§ What you are asked to do
In the entries below, spot each line with the word "burst" and copy it.

§ Material to process
....................
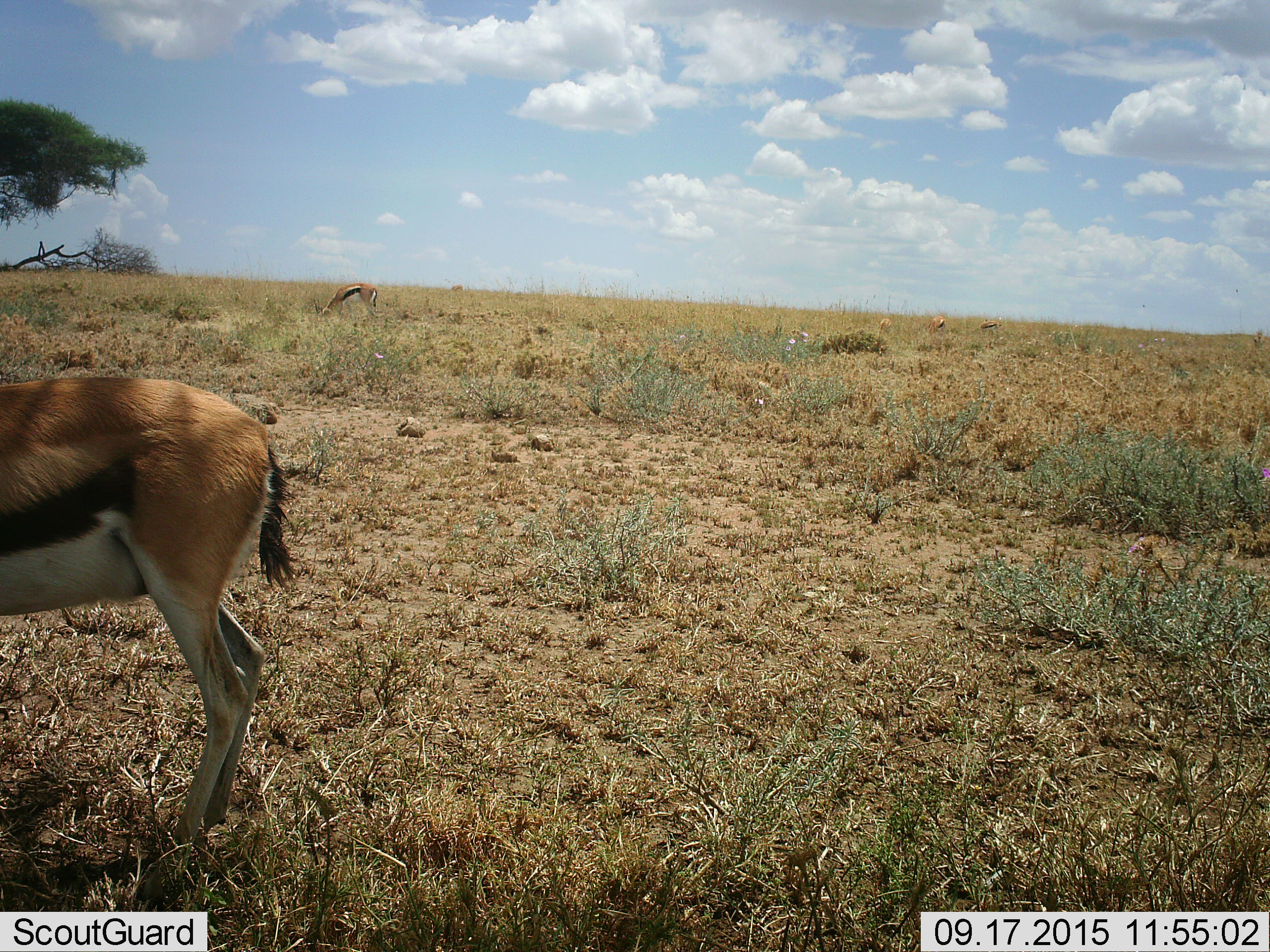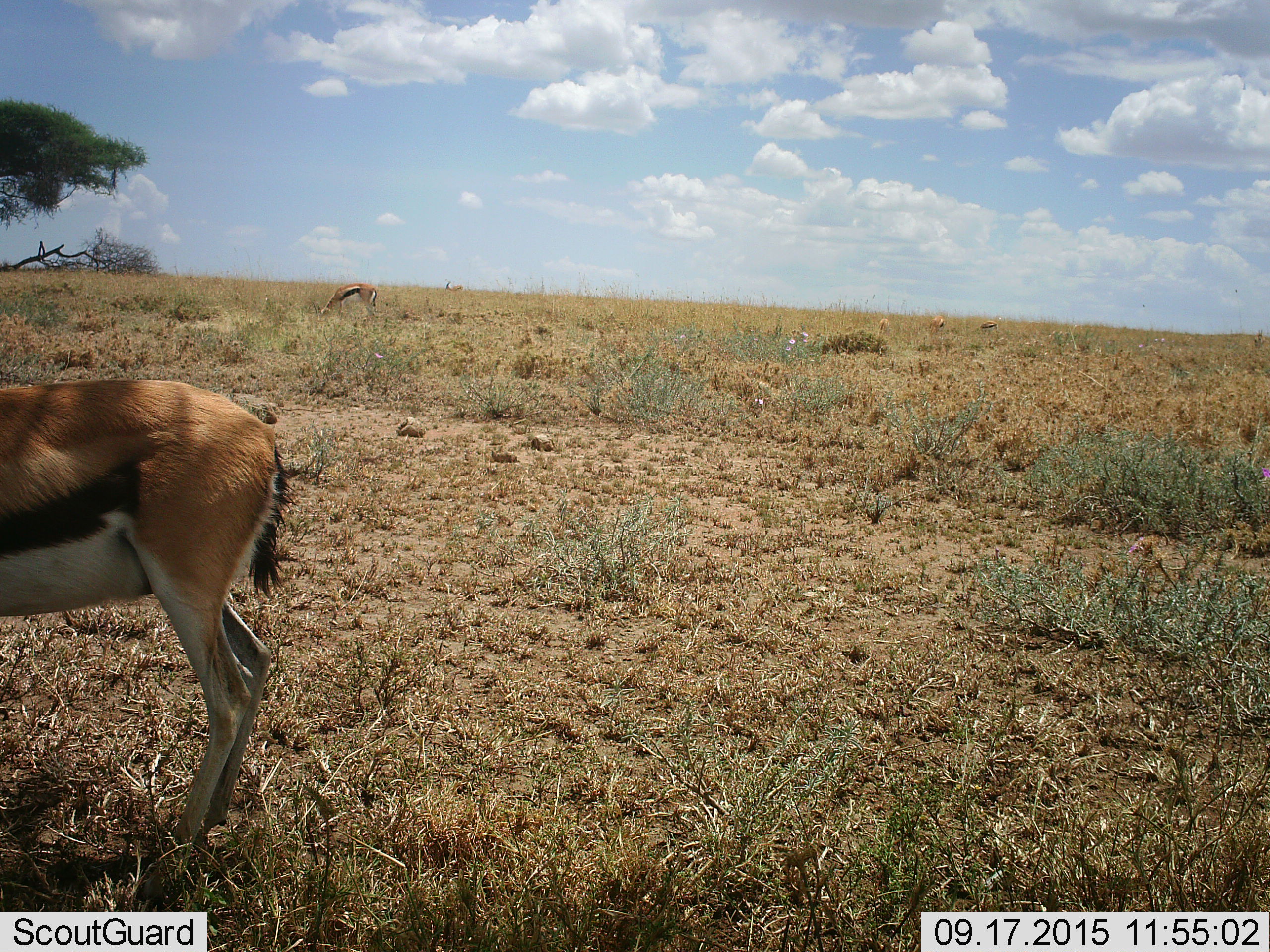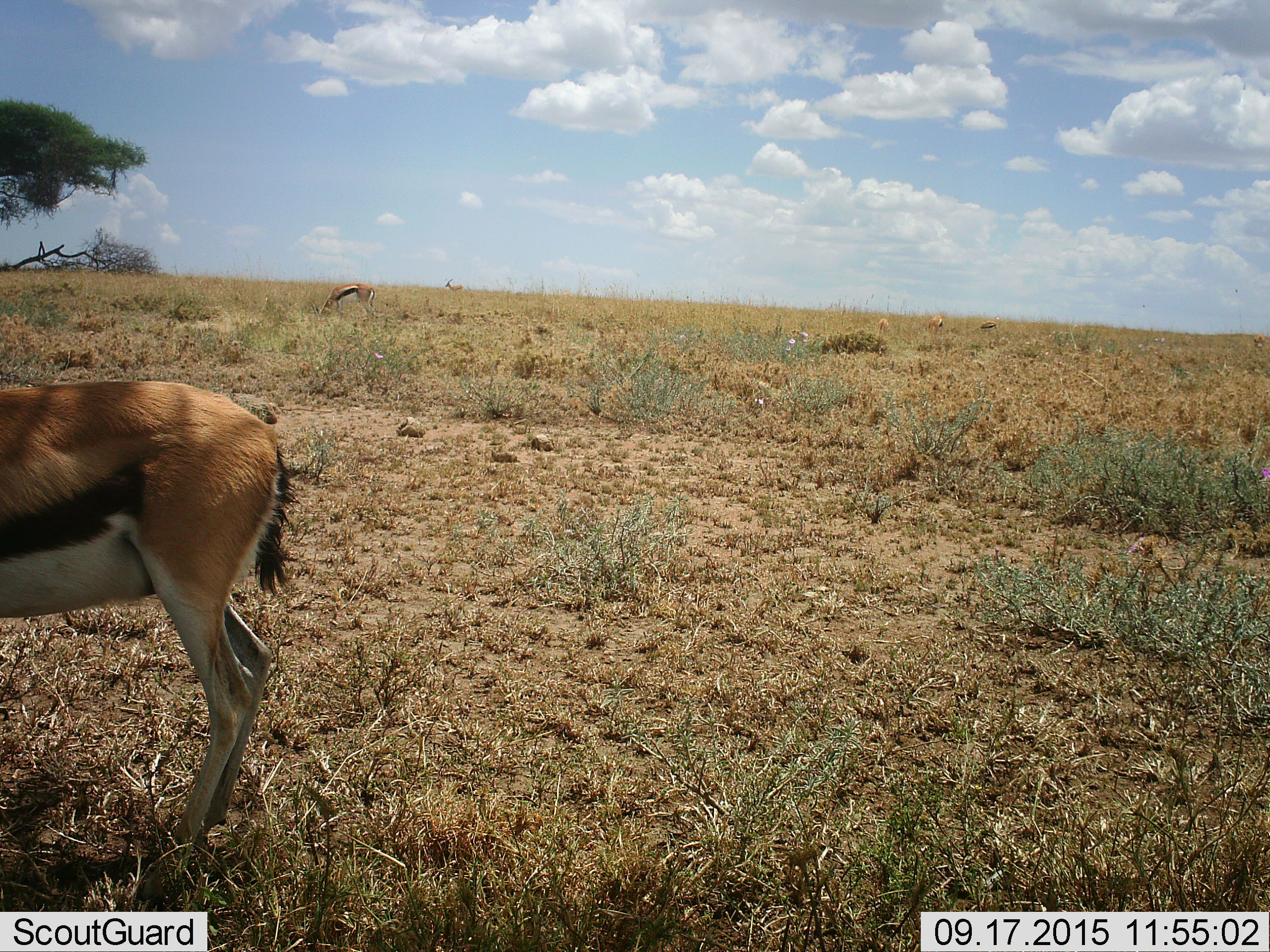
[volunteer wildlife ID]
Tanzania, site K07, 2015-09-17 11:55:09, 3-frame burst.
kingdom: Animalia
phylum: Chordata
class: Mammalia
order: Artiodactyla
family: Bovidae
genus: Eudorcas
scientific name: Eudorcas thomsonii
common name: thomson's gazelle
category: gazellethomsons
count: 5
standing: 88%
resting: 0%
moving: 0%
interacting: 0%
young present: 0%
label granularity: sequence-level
....................
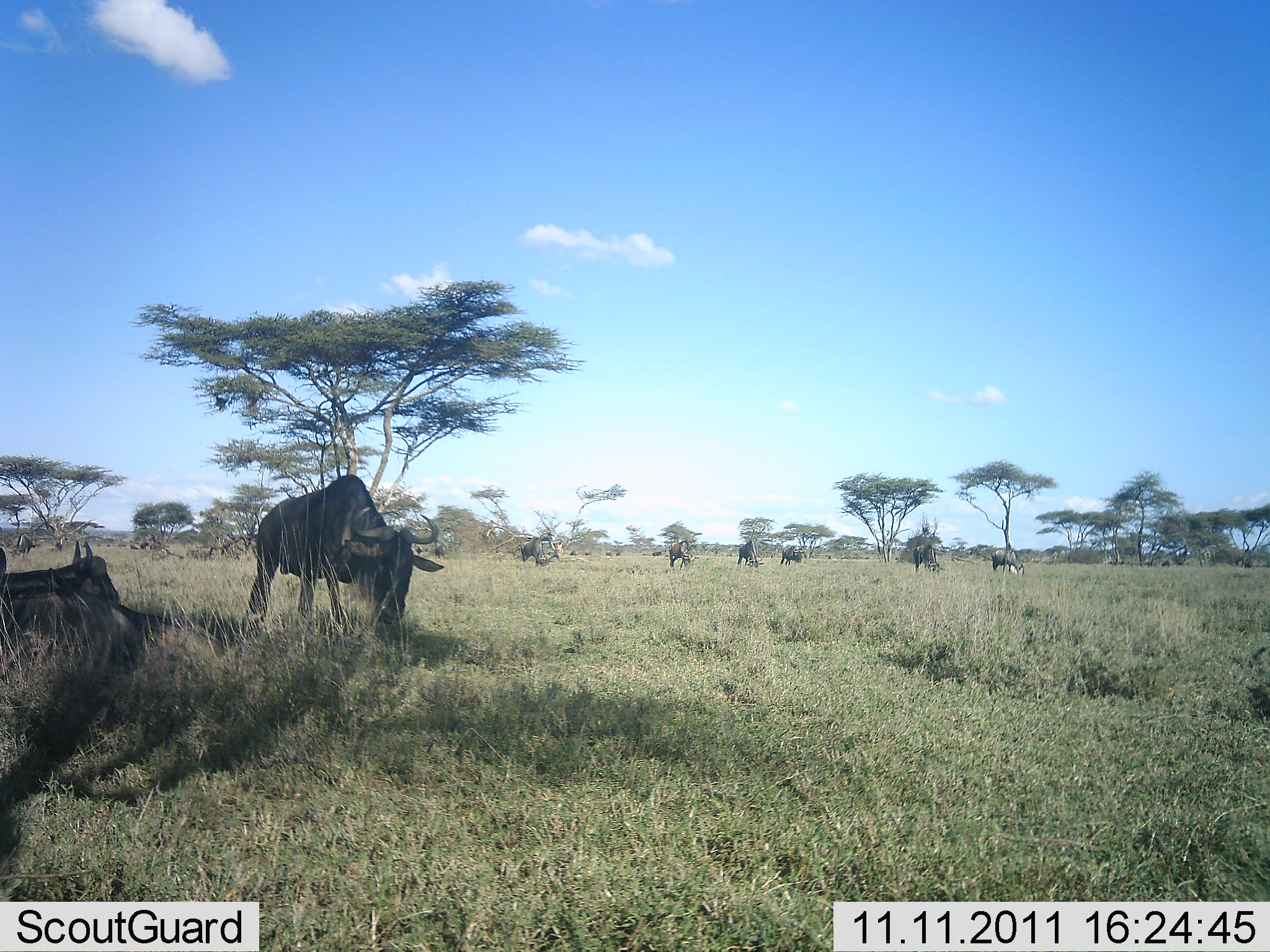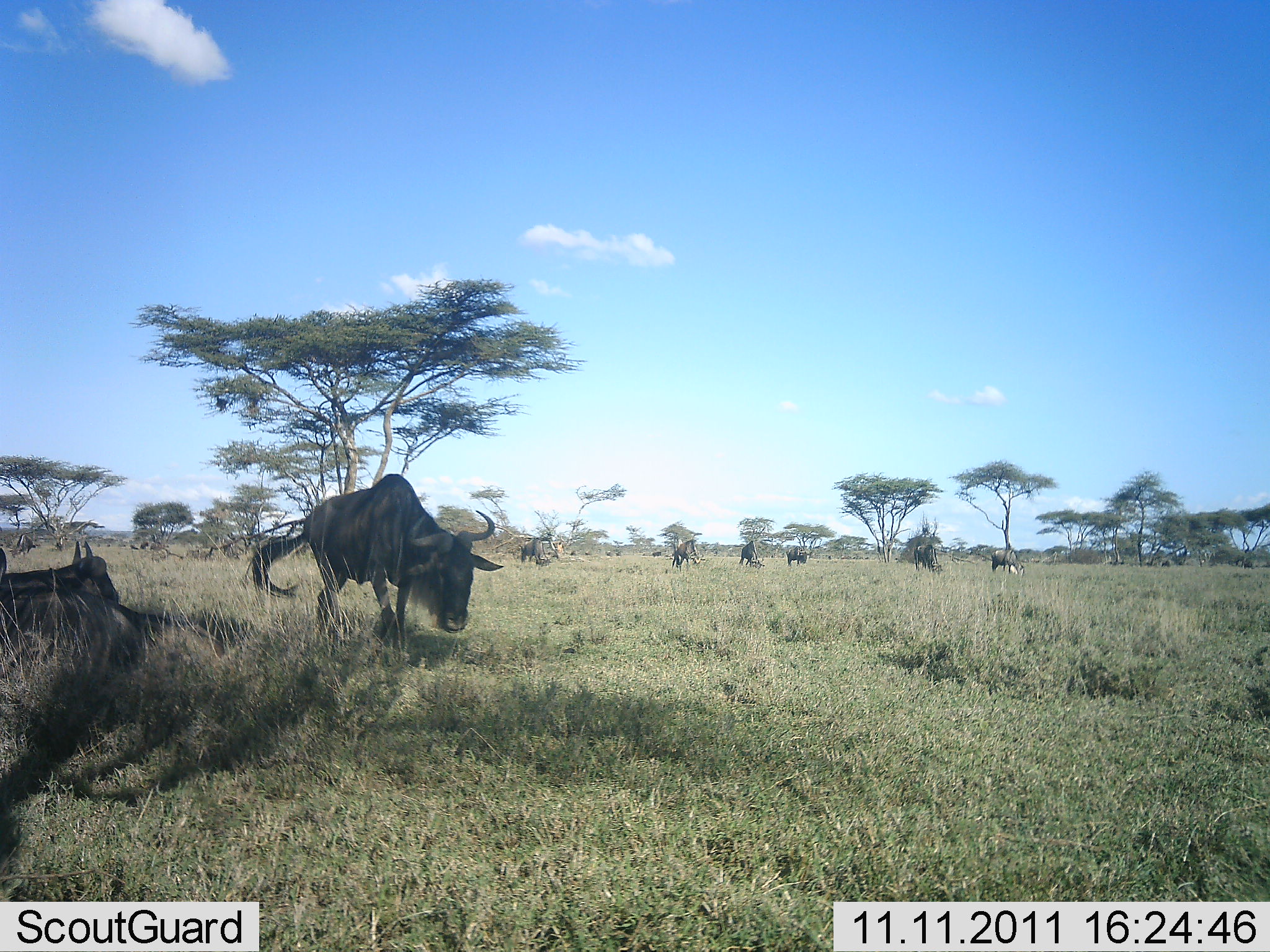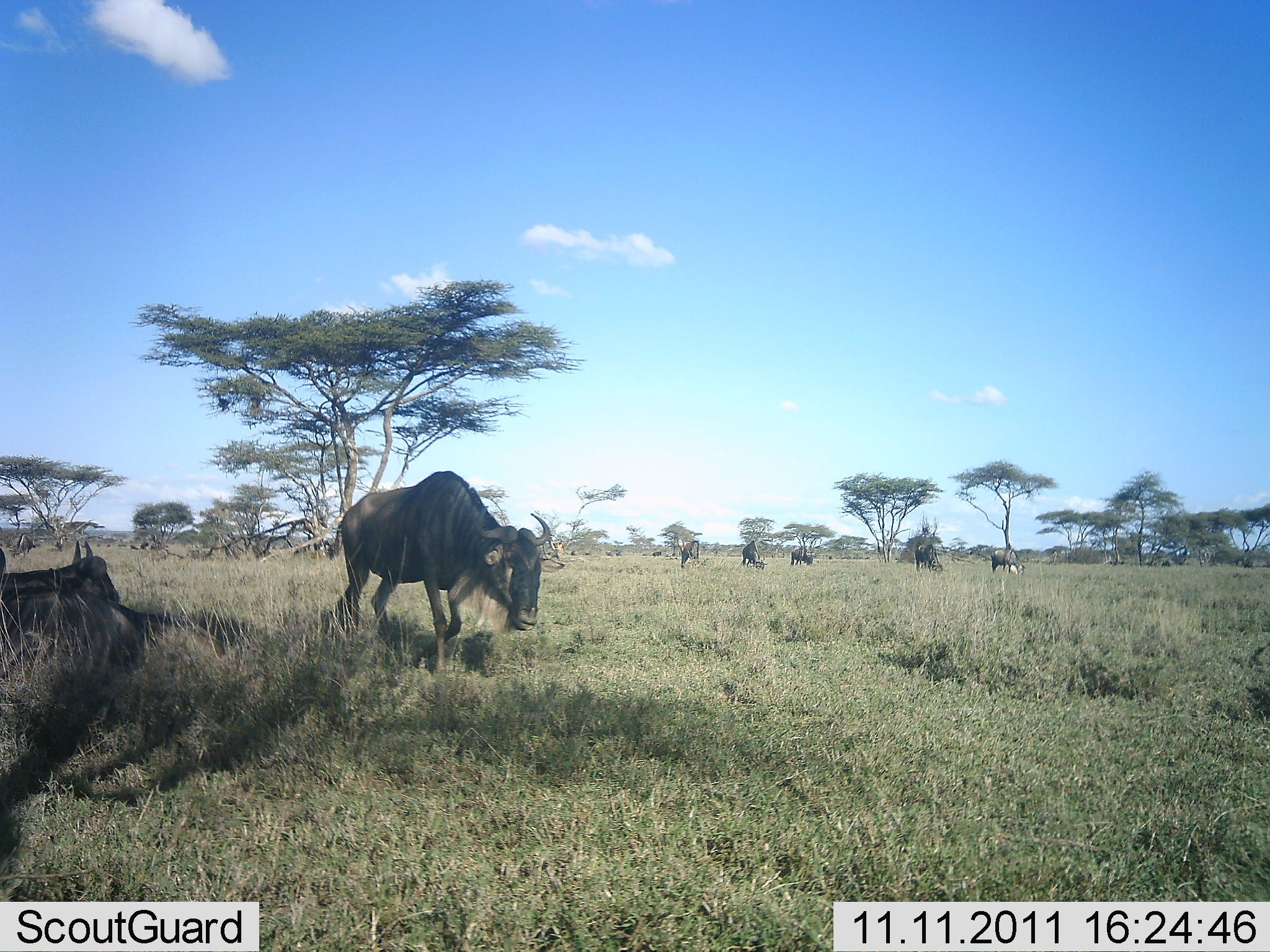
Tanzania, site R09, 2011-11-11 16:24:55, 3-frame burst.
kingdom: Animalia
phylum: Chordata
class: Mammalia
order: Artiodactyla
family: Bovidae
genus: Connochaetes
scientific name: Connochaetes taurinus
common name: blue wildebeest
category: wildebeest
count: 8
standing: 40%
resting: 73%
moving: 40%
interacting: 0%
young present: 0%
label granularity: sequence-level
....................
§ Exercise response
Tanzania, site K07, 2015-09-17 11:55:09, 3-frame burst.
Tanzania, site R09, 2011-11-11 16:24:55, 3-frame burst.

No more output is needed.